The first ever Tour de France came to an end. Henri Desgrange set the first official world record for distance cycled in an hour (11 May 1893). Ten years later, he was director and chief editor of the sports paper L'Auto - and helped set up the Tour to boost its profits. A circuit of France had already been completed by cars in 1899, and a couple of cyclists had been round the country four years before that, but never in a major race. So riders were going off into the unknown - and only 15 entered the Tour originally. So Desgrange halved the distance and entry fee, increased the prize money, and allowed expenses of five francs a day. By the time the event started on 1 July, there were 78 entries. Only a third of them reached the finish. The race was essentially six one-day Classics end to end. With so few stages, they were all very long, beginning with 467 kilometres from Paris to Lyon. All this on dusty bumpy roads in burning sun and strong winds. You couldn't count the punctures and falls and the riders who lost their way. And there were no proper cycling shorts, so saddle sores were worse than the fatigue. The race was won by the favourite Maurice Garin (born 3 March 1871). Only 5' 3, with (apologies) a handlebar moustache, he'd won major races in 1901 and 1902. But here he was lucky that one of his main rivals was forced out by stomach pains during the first stage. With a name like Hyppolite Aucouturier, you should be a clothes designer rather than a cyclist, but he won the second and third stages despite having officially dropped out. With every competitor riding for himself, the gaps between them were enormous, simply inconceivable nowadays. Garin's margin of victory is still the widest in the history of the race: less than a minute under three hours. The lanterne rouge, the name given to the last to finish the race, was Arsène Millocheau, who arrived nearly 65 hours behind the winner! Garin finished first again the following year (23 July), but the first four finishers were disqualified for alleged irregularities in a race notorious for violence by spectators against riders...

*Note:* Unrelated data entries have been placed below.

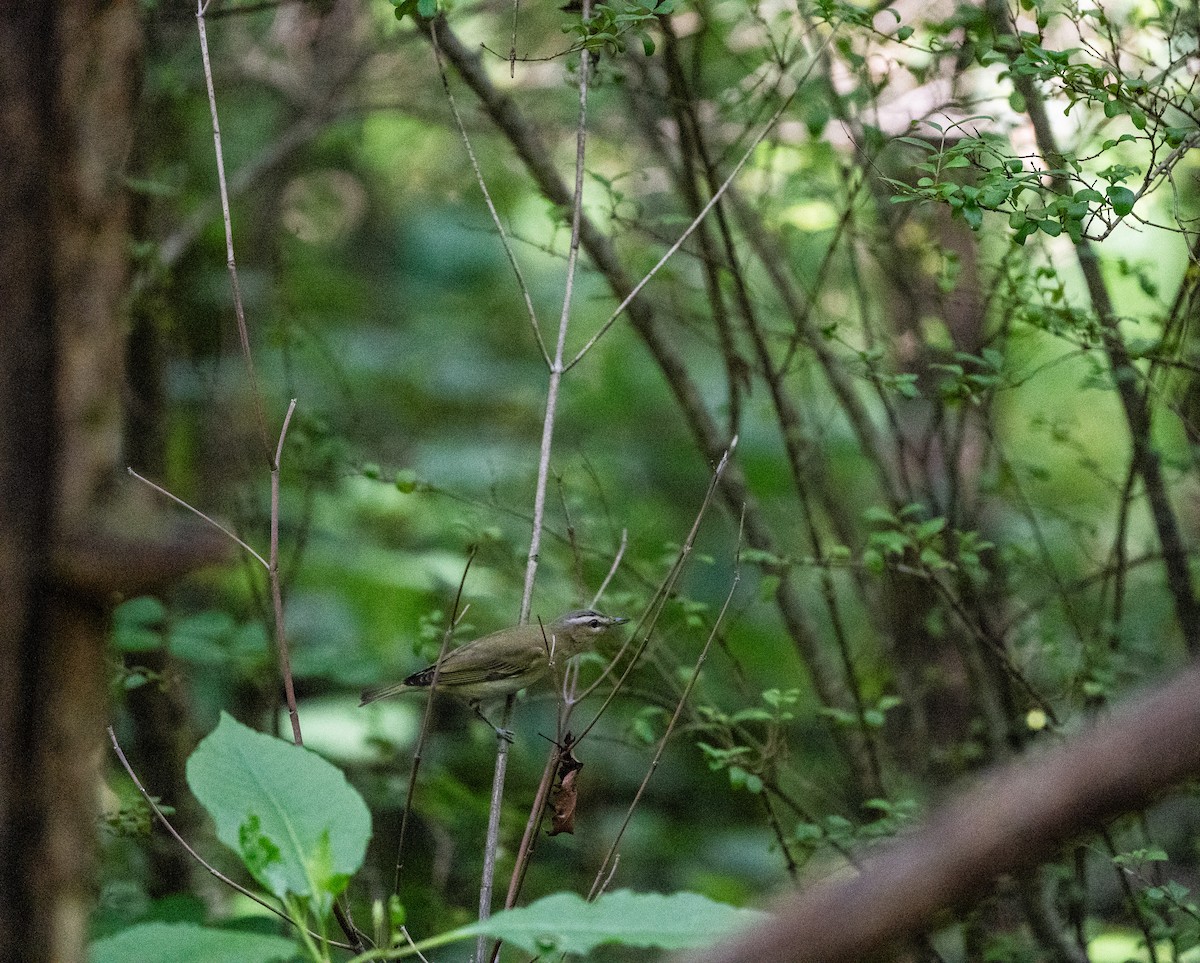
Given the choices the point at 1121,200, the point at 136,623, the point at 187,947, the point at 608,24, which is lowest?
the point at 187,947

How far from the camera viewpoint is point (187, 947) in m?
1.25

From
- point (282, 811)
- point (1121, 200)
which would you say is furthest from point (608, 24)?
point (282, 811)

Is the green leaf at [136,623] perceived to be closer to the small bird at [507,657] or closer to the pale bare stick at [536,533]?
the small bird at [507,657]

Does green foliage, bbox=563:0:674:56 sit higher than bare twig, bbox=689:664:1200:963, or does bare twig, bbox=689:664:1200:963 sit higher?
green foliage, bbox=563:0:674:56

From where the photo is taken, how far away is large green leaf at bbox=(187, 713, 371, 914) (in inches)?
52.0

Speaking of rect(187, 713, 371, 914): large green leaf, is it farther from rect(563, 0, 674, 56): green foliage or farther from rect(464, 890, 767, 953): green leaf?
rect(563, 0, 674, 56): green foliage

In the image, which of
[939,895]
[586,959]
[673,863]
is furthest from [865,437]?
[939,895]

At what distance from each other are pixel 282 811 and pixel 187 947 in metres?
0.18

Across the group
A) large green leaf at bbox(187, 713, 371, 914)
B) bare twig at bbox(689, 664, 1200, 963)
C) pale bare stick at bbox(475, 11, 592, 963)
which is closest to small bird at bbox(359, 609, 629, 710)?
pale bare stick at bbox(475, 11, 592, 963)

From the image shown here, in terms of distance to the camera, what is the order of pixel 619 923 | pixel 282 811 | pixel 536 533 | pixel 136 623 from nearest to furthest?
pixel 619 923 < pixel 282 811 < pixel 536 533 < pixel 136 623

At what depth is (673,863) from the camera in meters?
5.17

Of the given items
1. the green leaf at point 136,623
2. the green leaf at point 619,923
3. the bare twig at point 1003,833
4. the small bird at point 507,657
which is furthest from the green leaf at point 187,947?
the green leaf at point 136,623

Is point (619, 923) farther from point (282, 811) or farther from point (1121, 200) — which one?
point (1121, 200)

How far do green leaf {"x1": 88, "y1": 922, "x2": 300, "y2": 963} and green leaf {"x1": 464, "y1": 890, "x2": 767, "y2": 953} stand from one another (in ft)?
0.74
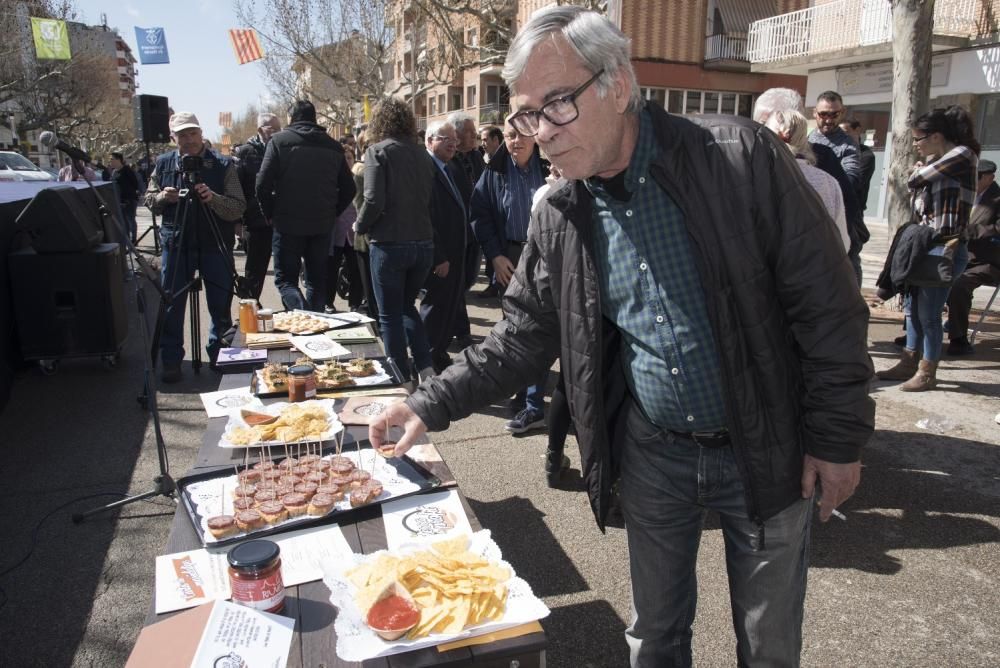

Rugby union flanker George Smith played his 100th match for Australia. It wasn't his favourite. Against South Africa in Cape Town, Australia led 7-0 with a converted try in the first minute, but fell foul of the referee and lost 29-17. Morné Steyn kicked seven penalty goals, and Smith was one of three Australians sent to the sin bin.

Husband and wife Howard and Rosemary Payne won Commonwealth Games gold on the same day. Howard, born in Rhodesia but representing England, won the hammer throw for the third Games in a row. Rosemary, born in Scotland, won the discus. She was 37, Howard 39. They both wore glasses while competing, both set Games records, and both won silver four years later. Another married couple also won gold medals in 1970 (23 July).

No-one saved more match points in a major tennis match than Wilmer Allison. A fortnight earlier, he'd reached the Wimbledon singles final against an ageing giant (5 July). Today he faced a lesser light, but a light that shone on clay, whereas Allison's game was better suited to grass. In a Davis Cup match between the USA and Italy in Paris, every set between Allison and Giorgio De Stefani was hard fought and drawn out. Allison lost the first two 6-4 9-7, won the third 6-4, then recovered from 5-2 down in the fourth and 5-1 in the last. A despairing De Stefani had an amazing 18 match points before losing 10-8. The USA won the tie 4-1.